Records excerpted from a collection
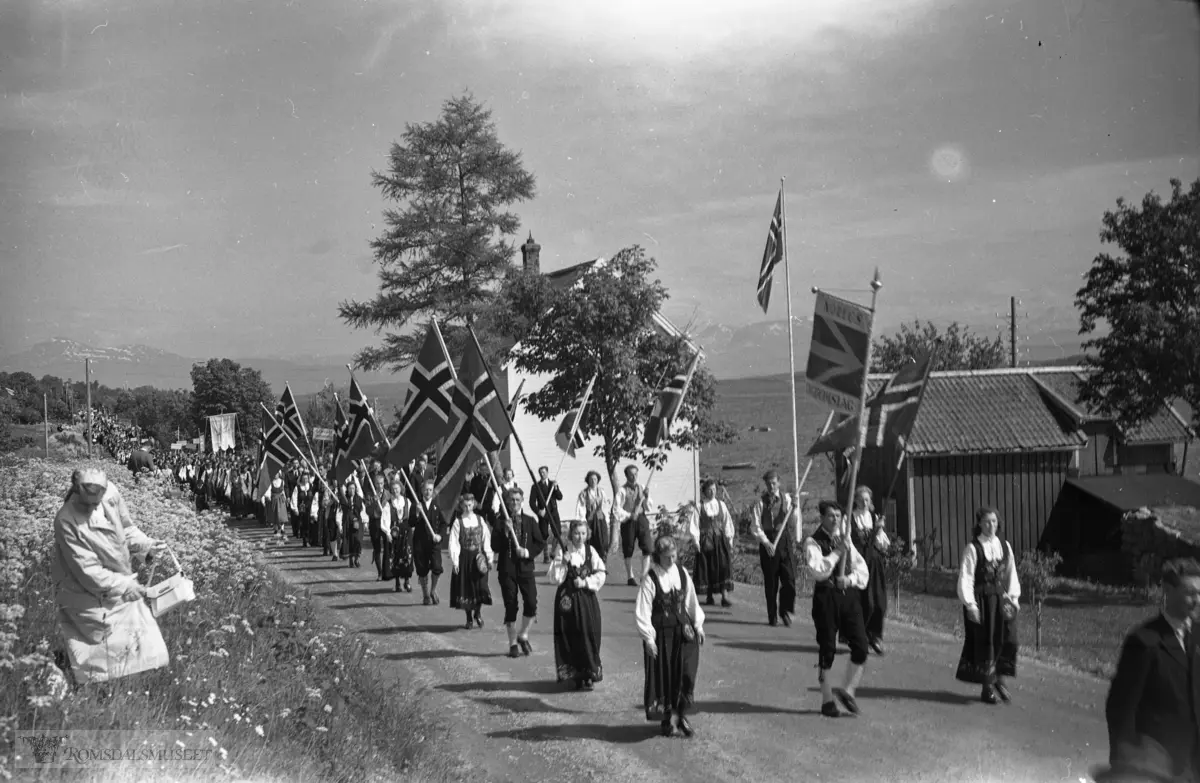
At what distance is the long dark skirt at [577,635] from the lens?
10.5 meters

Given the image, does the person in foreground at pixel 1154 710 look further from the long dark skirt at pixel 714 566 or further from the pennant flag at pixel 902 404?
the long dark skirt at pixel 714 566

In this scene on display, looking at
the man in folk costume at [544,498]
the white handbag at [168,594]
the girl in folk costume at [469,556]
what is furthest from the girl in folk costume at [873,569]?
the white handbag at [168,594]

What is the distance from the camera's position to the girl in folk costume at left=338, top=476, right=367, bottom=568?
20.7m

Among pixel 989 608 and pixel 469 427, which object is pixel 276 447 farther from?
pixel 989 608

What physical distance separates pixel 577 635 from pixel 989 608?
3775 millimetres

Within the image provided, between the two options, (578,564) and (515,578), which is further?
(515,578)

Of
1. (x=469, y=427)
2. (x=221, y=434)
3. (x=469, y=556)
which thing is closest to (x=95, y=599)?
(x=469, y=427)

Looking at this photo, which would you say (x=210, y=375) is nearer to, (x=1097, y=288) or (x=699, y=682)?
(x=1097, y=288)

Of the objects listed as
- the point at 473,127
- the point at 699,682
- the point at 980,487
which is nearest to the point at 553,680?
the point at 699,682

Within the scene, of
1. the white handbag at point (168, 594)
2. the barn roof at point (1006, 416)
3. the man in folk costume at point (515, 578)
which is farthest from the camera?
the barn roof at point (1006, 416)

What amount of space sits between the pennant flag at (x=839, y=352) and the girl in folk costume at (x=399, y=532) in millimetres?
8481

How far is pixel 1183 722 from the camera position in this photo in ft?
15.1

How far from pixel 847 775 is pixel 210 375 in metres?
67.6

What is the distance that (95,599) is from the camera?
6.82m
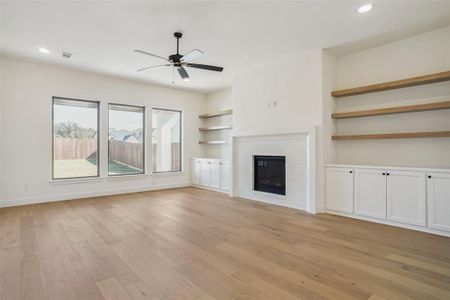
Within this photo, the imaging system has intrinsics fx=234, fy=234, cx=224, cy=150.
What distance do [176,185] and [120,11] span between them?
4.98 metres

### Goal:
Could you copy out, word for word, the lines starting at the one containing "Within this photo, the" and ending at the last line of the material?

### Solution to this exercise:
Within this photo, the imaging system has intrinsics fx=234, fy=234, cx=224, cy=150.
What distance do [176,185] and [120,11] span between them?
4.98 metres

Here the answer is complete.